Brexit Secretary David Davis has been accused of being “taken hostage by the hard Right” after it emerged he once sang the praises of the single market and the EU customs union.

The MP, who campaigned for Leave during the referendum, has been attacked for pursing a hard Brexit – meaning sacrificing access to the single market to end freedom of movement – without a clear plan for an alternative deal in place.

In a January speech which partially laid out the Government’s plan for Brexit, Prime Minister Theresa May said it would pursue hard Brexit to get a “clean break” from the EU and will instead focus on pursuing international trade deals outside Europe.

The UK has just two years to negotiate a trade deal with the EU, which then has to be ratified by the other 27 member states, before it crashes out of the union and is forced to resort to WTO (World Trade Organisation) tariff arrangements. 

Currently 44 per cent of the UK’s exports – £220bn out of £510bn – go to the EU which are currently tariff-free. 

Analysis done by The Independent suggests that using WTO standard tariffs could cost British exporters roughly £4.5bn per year. 

But it has since emerged that Mr Davis was once in favour of the EU single market which he hailed as a “success” and said remaining in the customs union would help British businesses, the Mail on Sunday reported. 

During a broadly Eurosceptic speech in November 2012, Mr Davis the EU “has enjoyed some successes, namely the single market and of course the enlargement which has brought a number of countries with troubled histories into the modern, democratic world.”

“My preference would be that we should remain within the customs union of the EU [even though we would] give up some freedoms in terms of negotiating our trading arrangements with third countries,” he said.

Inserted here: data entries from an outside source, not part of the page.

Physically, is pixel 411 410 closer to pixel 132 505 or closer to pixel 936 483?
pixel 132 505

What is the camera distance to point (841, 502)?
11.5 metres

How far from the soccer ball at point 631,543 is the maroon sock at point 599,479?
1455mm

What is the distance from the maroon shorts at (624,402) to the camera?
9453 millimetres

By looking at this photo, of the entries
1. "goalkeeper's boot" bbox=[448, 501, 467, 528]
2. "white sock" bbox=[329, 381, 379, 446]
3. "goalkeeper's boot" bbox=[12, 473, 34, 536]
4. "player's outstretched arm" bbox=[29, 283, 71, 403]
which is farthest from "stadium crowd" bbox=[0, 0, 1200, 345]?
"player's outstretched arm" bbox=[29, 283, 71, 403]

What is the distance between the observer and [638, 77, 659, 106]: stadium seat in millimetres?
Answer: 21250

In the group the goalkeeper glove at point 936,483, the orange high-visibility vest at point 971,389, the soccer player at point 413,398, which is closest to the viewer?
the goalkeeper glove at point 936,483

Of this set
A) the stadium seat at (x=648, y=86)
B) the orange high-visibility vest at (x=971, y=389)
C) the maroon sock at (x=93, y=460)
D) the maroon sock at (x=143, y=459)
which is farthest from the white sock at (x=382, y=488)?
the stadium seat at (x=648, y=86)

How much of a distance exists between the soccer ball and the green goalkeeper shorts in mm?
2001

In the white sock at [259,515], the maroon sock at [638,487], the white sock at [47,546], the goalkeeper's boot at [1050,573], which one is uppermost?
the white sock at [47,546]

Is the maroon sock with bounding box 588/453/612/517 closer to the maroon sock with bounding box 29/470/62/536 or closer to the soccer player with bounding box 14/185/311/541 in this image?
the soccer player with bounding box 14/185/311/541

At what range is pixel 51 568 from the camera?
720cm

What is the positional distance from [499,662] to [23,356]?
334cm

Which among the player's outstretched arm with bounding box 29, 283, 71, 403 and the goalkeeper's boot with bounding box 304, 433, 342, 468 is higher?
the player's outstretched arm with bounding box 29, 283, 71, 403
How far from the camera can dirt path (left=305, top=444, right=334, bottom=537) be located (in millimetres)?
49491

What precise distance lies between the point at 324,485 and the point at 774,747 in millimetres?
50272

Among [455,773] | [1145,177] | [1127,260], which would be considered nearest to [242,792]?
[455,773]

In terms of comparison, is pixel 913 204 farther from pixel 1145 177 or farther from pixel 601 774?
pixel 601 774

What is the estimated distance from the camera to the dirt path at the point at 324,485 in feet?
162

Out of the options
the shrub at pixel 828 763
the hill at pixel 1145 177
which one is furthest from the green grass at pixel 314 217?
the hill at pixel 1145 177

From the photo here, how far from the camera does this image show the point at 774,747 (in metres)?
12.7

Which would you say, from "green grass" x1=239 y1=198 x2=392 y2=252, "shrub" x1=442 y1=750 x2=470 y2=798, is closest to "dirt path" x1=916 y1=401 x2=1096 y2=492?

“The advantage would be that our manufacturers would not face complex and punitive rules-of-origin tariffs.”

But since the referendum, EU leaders have warned that they will not allow the UK to “cherry-pick” the elements of the deal they want. 

Both freedom of movement and the single market are two of the “four freedoms” that the EU considers the founding principles of the union – and you cannot have one without the other.

Labour backbencher and former shadow Business Secretary Chuka Umunna, who currently chairs Vote Leave Watch, said the Brexit secretary must explain why he appears to have changed his mind. 

He said: “The 2012 version of David Davis recognised the real problems that could emerge if we leave the customs union. Businesses will be hit by ‘punitive’ rules of origin, which vastly increase tariffs and red tape on companies trying to export to the EU.

“The Brexit Secretary needs to explain why he has changed his mind, why we should be leaving the single market and customs union when he admits they have been “successes”, and what evidence his department has that doing so will not damage our economy.

“David Davis’s U-turn suggests that … he, like the Prime Minister, has been taken hostage by the hard Right of the Tory Party.”

A source close to Mr Davis told the newspaper Mr Umunna should not “rake over” speeches made in 2012 and that he had set a “number of different ways the UK might thrive if it chose to leave the EU”.

“He is now a member of a Government that is determined to respect the referendum result, build a new partnership with the EU and forge new trading links with the rest of the world rather than spend its time having the same old arguments,” they added.